Prompt: Search the records below for the string "with" and copy each line where it turns up.

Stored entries
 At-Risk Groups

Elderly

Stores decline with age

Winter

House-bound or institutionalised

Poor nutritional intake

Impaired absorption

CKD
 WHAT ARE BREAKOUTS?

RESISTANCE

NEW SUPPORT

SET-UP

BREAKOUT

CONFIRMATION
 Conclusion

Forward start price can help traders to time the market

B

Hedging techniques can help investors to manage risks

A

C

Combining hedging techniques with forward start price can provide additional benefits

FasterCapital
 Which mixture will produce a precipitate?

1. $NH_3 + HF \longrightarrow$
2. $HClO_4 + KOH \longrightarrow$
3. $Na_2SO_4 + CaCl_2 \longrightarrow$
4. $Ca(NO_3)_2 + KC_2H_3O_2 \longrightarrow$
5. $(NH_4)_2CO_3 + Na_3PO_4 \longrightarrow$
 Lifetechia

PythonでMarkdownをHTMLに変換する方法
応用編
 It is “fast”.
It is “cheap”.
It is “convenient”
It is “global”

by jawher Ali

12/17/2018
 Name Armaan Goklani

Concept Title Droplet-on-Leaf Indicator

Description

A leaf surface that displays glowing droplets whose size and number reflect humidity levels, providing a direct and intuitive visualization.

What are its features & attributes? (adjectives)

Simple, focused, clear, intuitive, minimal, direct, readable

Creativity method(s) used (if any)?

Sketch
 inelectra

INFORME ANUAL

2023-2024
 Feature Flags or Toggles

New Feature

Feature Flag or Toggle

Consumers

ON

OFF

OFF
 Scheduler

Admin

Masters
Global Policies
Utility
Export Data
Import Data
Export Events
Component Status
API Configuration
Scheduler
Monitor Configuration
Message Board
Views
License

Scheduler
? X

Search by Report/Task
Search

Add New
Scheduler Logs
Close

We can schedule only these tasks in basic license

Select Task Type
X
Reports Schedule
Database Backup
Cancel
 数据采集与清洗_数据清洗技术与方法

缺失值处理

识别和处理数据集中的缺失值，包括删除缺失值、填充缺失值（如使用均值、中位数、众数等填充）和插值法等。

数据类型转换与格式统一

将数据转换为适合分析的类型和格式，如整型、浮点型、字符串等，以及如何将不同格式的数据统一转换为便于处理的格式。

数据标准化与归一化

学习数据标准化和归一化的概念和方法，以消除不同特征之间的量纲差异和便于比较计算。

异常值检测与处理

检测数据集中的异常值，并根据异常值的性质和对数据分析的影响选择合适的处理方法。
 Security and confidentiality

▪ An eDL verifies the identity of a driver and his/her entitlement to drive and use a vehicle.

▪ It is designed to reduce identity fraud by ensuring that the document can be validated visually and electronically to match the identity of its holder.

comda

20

Finished exercise:
Stores decline with age
Combining hedging techniques with forward start price can provide additional benefits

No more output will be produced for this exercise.